═══ Dataset

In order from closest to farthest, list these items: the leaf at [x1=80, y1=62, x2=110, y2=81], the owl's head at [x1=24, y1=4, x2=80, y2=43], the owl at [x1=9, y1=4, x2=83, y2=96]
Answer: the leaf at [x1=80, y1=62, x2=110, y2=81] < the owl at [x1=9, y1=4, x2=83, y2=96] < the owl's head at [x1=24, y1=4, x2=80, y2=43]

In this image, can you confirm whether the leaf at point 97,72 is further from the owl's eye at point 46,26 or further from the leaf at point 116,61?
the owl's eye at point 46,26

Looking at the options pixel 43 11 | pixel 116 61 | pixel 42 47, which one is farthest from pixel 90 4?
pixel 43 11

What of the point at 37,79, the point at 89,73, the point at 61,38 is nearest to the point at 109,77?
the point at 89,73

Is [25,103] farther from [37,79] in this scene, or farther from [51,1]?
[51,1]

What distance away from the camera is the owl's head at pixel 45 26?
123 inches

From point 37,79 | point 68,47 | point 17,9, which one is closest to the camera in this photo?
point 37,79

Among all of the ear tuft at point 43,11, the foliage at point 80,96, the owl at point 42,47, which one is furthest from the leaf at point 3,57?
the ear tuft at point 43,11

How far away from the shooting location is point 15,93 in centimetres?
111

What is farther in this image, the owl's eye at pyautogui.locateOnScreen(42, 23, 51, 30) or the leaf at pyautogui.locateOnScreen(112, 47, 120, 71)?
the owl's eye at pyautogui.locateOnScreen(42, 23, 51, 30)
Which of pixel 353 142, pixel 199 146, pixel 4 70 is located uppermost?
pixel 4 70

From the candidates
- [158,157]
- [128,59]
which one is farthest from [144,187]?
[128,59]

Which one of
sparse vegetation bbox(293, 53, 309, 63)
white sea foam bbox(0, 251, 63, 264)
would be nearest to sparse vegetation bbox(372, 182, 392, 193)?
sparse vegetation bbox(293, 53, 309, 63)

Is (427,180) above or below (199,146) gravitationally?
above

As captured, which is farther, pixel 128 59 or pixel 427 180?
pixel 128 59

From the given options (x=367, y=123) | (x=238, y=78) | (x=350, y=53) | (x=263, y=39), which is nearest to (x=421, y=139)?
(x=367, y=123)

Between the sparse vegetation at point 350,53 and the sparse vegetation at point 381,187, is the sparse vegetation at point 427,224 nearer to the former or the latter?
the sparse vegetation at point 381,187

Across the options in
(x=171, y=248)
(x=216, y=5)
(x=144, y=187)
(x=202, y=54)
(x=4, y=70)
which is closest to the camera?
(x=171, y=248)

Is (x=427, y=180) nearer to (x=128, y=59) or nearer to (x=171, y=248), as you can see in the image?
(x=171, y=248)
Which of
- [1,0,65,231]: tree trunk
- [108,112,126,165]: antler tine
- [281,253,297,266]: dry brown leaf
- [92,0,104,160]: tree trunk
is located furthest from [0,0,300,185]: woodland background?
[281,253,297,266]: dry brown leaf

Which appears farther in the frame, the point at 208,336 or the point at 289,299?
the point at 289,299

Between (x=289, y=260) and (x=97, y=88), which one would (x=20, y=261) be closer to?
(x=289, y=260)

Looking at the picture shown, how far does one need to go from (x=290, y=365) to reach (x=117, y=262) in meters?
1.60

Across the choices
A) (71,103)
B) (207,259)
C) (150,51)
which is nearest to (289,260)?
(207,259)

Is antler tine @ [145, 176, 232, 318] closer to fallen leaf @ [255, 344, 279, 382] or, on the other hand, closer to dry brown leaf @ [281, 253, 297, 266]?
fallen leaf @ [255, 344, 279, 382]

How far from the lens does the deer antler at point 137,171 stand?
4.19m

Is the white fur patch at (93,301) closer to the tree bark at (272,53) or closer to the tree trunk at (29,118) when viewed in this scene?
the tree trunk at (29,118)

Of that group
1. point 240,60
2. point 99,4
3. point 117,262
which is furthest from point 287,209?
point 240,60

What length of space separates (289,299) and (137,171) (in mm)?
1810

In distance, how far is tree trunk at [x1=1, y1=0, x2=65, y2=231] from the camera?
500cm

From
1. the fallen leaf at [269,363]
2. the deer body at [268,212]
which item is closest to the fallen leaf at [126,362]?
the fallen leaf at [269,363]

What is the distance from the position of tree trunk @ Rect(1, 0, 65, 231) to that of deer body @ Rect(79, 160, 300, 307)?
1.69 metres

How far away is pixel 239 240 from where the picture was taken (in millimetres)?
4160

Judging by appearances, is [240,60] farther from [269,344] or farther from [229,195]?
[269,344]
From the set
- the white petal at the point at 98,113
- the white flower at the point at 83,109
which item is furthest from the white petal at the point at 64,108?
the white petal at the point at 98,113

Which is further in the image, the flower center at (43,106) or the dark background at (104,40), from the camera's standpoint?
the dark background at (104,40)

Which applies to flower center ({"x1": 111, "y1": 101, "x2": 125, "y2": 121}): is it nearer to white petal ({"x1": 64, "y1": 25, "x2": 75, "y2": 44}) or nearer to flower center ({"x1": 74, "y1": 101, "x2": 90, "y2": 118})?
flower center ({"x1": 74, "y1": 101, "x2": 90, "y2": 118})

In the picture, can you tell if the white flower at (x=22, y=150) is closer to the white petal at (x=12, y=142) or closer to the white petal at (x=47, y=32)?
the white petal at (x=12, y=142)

══════

Written exercise –
Rewrite all of the material above with "foliage" changed to "greenery" and nothing else altered.

Written reply –
In order from closest to farthest, list these items: the leaf at [x1=80, y1=62, x2=110, y2=81], the owl's head at [x1=24, y1=4, x2=80, y2=43], the owl at [x1=9, y1=4, x2=83, y2=96]
Answer: the leaf at [x1=80, y1=62, x2=110, y2=81] < the owl at [x1=9, y1=4, x2=83, y2=96] < the owl's head at [x1=24, y1=4, x2=80, y2=43]

In this image, can you confirm whether the leaf at point 97,72 is further from the owl's eye at point 46,26 or further from the leaf at point 116,61?
the owl's eye at point 46,26

Looking at the options pixel 43 11 | pixel 116 61 | pixel 42 47, which one is farthest from pixel 90 4?
pixel 43 11

What of the point at 37,79, the point at 89,73, the point at 61,38 is nearest to the point at 109,77?
the point at 89,73

Is [25,103] farther from [37,79] in this scene, or farther from [51,1]?
[51,1]

What distance away from the camera is the owl's head at pixel 45 26?
123 inches

From point 37,79 | point 68,47 | point 17,9, which one is closest to the camera in this photo?
point 37,79

Among all of the ear tuft at point 43,11, the greenery at point 80,96, the owl at point 42,47, which one is furthest from the leaf at point 3,57?
the ear tuft at point 43,11

How far away from the shooting location is point 15,93 in centimetres?
111

What is farther in this image, the owl's eye at pyautogui.locateOnScreen(42, 23, 51, 30) or the leaf at pyautogui.locateOnScreen(112, 47, 120, 71)?
the owl's eye at pyautogui.locateOnScreen(42, 23, 51, 30)
Which of pixel 353 142, pixel 199 146, pixel 4 70 is located uppermost?
pixel 4 70

From the candidates
- [158,157]
- [128,59]
which one is farthest from [144,187]?
[128,59]

Which one of
sparse vegetation bbox(293, 53, 309, 63)
white sea foam bbox(0, 251, 63, 264)
would be nearest to sparse vegetation bbox(372, 182, 392, 193)?
sparse vegetation bbox(293, 53, 309, 63)

Is (427,180) above or below (199,146) gravitationally?
above

As captured, which is farther, pixel 128 59 or pixel 427 180?
pixel 128 59

From the given options (x=367, y=123) | (x=238, y=78) | (x=350, y=53) | (x=263, y=39), which is nearest to (x=421, y=139)?
(x=367, y=123)

Between the sparse vegetation at point 350,53 and the sparse vegetation at point 381,187, is the sparse vegetation at point 427,224 nearer to the former or the latter?
the sparse vegetation at point 381,187

Across the options in
(x=171, y=248)
(x=216, y=5)
(x=144, y=187)
(x=202, y=54)
(x=4, y=70)
which is closest to the camera?
(x=171, y=248)

Is (x=427, y=180) nearer to (x=128, y=59) or nearer to (x=171, y=248), as you can see in the image?
(x=171, y=248)
Which of
- [1,0,65,231]: tree trunk
- [108,112,126,165]: antler tine
- [281,253,297,266]: dry brown leaf
- [92,0,104,160]: tree trunk
is located furthest from [0,0,300,185]: woodland background?
[281,253,297,266]: dry brown leaf

Which appears farther in the frame, the point at 208,336 or the point at 289,299?
the point at 289,299

Between (x=289, y=260) and (x=97, y=88), which one would (x=20, y=261) be closer to?
(x=289, y=260)

Looking at the picture shown, how far does one need to go from (x=290, y=365) to reach (x=117, y=262) in meters?
1.60

Across the choices
A) (71,103)
B) (207,259)
C) (150,51)
which is nearest to (289,260)?
(207,259)

Is antler tine @ [145, 176, 232, 318] closer to fallen leaf @ [255, 344, 279, 382] or, on the other hand, closer to dry brown leaf @ [281, 253, 297, 266]?
fallen leaf @ [255, 344, 279, 382]

How far from the lens does the deer antler at point 137,171 stand?
4.19m

Is the white fur patch at (93,301) closer to the tree bark at (272,53) or closer to the tree trunk at (29,118) when viewed in this scene?
the tree trunk at (29,118)

Of that group
1. point 240,60
2. point 99,4
3. point 117,262
which is furthest from point 287,209?
point 240,60

What length of space separates (289,299) and (137,171) (in mm)?
1810

In distance, how far is tree trunk at [x1=1, y1=0, x2=65, y2=231] from the camera?
500cm

From
1. the fallen leaf at [269,363]
2. the deer body at [268,212]
which item is closest to the fallen leaf at [126,362]?
the fallen leaf at [269,363]

What is the distance from the position of tree trunk @ Rect(1, 0, 65, 231) to that of deer body @ Rect(79, 160, 300, 307)?
1.69 metres

How far away is pixel 239 240 from where the picture was taken (in millimetres)?
4160

Judging by appearances, is [240,60] farther from [269,344] or farther from [229,195]?
[269,344]
From the set
- the white petal at the point at 98,113
- the white flower at the point at 83,109
which item is furthest from the white petal at the point at 64,108?
the white petal at the point at 98,113

Which is further in the image, the flower center at (43,106) or the dark background at (104,40), from the camera's standpoint?
the dark background at (104,40)

Which applies to flower center ({"x1": 111, "y1": 101, "x2": 125, "y2": 121}): is it nearer to white petal ({"x1": 64, "y1": 25, "x2": 75, "y2": 44}) or nearer to flower center ({"x1": 74, "y1": 101, "x2": 90, "y2": 118})?
flower center ({"x1": 74, "y1": 101, "x2": 90, "y2": 118})

In the picture, can you tell if the white flower at (x=22, y=150) is closer to the white petal at (x=12, y=142) or closer to the white petal at (x=47, y=32)?
the white petal at (x=12, y=142)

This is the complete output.